What you have to do: How many lines below hold "spike"? Answer with only the number.

- - - - - - -

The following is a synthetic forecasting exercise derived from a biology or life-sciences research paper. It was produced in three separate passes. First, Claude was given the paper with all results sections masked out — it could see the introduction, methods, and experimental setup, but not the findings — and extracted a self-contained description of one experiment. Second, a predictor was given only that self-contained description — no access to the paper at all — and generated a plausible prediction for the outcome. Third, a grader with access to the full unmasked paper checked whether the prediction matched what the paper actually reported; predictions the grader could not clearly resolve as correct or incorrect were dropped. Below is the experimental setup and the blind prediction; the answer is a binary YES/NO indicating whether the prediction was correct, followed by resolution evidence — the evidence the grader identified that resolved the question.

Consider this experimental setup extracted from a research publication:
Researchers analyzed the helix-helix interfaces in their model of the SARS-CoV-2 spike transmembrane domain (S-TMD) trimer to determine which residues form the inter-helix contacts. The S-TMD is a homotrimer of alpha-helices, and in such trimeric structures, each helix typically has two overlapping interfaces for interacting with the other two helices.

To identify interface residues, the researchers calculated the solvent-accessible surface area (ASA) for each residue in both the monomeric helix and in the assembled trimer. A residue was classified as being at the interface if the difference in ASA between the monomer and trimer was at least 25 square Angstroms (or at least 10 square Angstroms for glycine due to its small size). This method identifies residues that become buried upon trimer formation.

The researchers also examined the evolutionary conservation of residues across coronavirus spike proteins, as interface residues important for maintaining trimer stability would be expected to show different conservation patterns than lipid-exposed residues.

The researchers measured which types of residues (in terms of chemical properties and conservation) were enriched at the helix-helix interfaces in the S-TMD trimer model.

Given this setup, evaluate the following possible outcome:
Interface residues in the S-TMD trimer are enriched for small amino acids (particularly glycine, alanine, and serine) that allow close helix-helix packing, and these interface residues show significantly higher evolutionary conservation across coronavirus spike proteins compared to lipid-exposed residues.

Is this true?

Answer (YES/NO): NO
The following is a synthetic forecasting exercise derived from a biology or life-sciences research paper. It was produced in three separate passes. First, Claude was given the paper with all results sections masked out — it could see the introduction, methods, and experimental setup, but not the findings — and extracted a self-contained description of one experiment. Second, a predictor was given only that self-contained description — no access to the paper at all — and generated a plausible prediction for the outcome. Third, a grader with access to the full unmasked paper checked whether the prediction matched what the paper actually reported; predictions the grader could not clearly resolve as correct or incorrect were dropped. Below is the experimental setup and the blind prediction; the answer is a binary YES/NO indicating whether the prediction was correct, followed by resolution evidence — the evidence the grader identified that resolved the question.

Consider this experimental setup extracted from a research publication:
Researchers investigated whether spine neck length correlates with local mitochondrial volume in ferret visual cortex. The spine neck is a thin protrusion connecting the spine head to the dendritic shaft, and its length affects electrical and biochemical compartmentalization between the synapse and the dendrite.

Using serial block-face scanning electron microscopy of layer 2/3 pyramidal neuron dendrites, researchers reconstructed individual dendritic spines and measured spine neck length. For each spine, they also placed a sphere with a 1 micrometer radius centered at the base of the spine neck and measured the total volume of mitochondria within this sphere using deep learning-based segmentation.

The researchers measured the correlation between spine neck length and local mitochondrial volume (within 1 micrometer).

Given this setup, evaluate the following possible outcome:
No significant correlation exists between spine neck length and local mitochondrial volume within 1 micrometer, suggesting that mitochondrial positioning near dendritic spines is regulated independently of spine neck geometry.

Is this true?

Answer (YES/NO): YES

- - - - - - -

Response: 3